Given problem 1: Reproduce the forum thread on resnet50-ssd training from "Thank you for sharing" up to and including "trained the Resnet+SSD?", changing "GPU specs" to "hardware details".
Given problem 2: In the forum thread on resnet50-ssd training, what batch size gave Jay Mahadeokar the best results?
━━ Selected passage
Training does not converge for resnet50-ssd on pascal VOC dataset

Question

Training does not converge for resnet50-ssd on pascal VOC dataset

kristellmarisse opened this issue 8 years ago · comments

I am traing SSD-Resnet50 on pascal VOC dataset. SInce I have a smaller GPU (gtx960 4gb), I reduced the batch size to train. The training loss started at 14 and after 7k iterations it went down to 7. But after that the loss doesn't seem to reduce. Is it because of changing the batch size ?

Jay Mahadeokar · Answer 1 · Tue Aug 09 2016 23:32:41 GMT+0800 (China Standard Time)

What is your batch size? I get best results with batch size of 32 (8 per gpu * 4 gpus in parallel), also found that batch size as low as 14 also converges, though results are not best. I would also look at running avg training loss to see whats happening, see the training plot here.

Kristell · Answer 2 · Wed Aug 10 2016 19:44:30 GMT+0800 (China Standard Time)

Thank you for the leads. My batch size was only 2 (that was the best I can squeeze into my GPU memory). Is it ok if I increase the batch size by modifying the iter_size parameter in solver.prototxt. I usually use this trick in py-faster-rcnn.

Jay Mahadeokar · Answer 3 · Thu Aug 11 2016 01:42:50 GMT+0800 (China Standard Time)

@kristellmarisse I have not tried that setting. Maybe you could try using a smaller network for bigger batch size? See few other resnet models shared here pretrained on imagenet, which give decent top-1 accuracy. The # params field in the comparison tables will influence the model size.

Kristell · Answer 4 · Thu Aug 11 2016 14:21:32 GMT+0800 (China Standard Time)

Thank you for sharing more models.

Kristell · Answer 5 · Thu Aug 11 2016 15:02:16 GMT+0800 (China Standard Time)

By the way, can you share me your GPU specs on which you trained the Resnet+SSD?

Jay Mahadeokar · Answer 6 · Fri Aug 12 2016 01:23:13 GMT+0800 (China Standard Time)

I think its K80 it has 11GB memory.
━━━━
━━ Given information
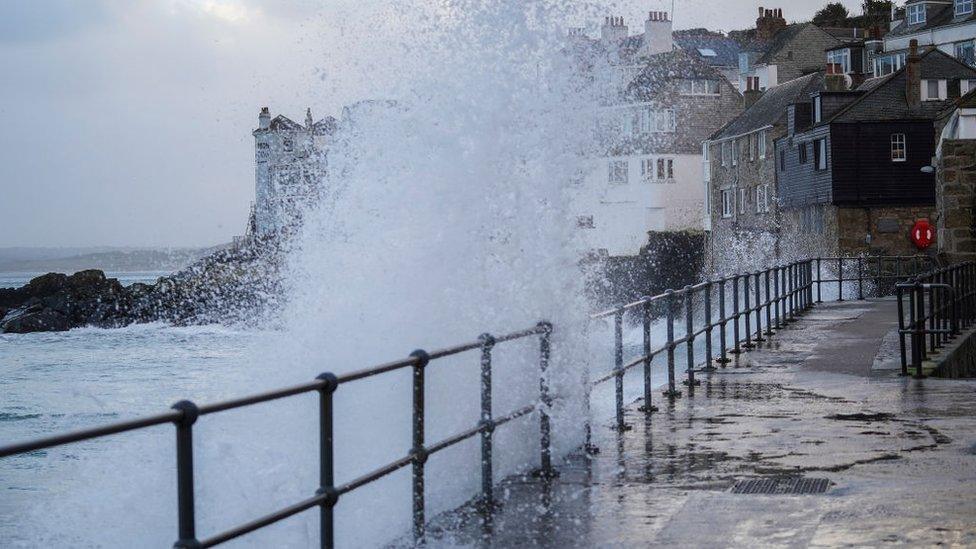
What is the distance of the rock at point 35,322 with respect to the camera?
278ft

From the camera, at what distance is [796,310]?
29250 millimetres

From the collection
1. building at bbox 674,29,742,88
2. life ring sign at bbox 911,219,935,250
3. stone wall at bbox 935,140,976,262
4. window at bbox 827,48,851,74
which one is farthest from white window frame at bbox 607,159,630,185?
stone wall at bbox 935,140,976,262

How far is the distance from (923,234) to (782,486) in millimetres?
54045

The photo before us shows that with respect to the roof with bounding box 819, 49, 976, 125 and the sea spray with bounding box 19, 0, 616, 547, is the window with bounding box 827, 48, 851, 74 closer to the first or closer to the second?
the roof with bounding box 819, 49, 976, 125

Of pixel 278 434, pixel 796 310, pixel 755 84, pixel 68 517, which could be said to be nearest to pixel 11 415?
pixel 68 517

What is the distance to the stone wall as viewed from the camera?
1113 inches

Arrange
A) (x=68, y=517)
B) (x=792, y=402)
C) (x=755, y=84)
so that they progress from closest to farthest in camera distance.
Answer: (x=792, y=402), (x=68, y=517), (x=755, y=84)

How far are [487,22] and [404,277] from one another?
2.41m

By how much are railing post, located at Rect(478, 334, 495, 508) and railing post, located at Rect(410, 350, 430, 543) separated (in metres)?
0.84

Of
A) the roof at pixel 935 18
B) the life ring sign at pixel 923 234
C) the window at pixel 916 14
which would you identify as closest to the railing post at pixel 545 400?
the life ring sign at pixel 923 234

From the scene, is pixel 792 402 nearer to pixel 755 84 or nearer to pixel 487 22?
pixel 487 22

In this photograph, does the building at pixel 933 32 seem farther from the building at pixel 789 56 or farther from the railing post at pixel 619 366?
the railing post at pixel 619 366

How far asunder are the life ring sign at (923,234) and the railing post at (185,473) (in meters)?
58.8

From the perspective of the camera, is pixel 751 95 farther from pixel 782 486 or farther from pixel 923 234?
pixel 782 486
━━━━
Output 1:
Thank you for sharing more models.

Kristell · Answer 5 · Thu Aug 11 2016 15:02:16 GMT+0800 (China Standard Time)

By the way, can you share me your hardware details on which you trained the Resnet+SSD?

Output 2: A batch size of 32, made up of 8 per GPU across 4 GPUs in parallel.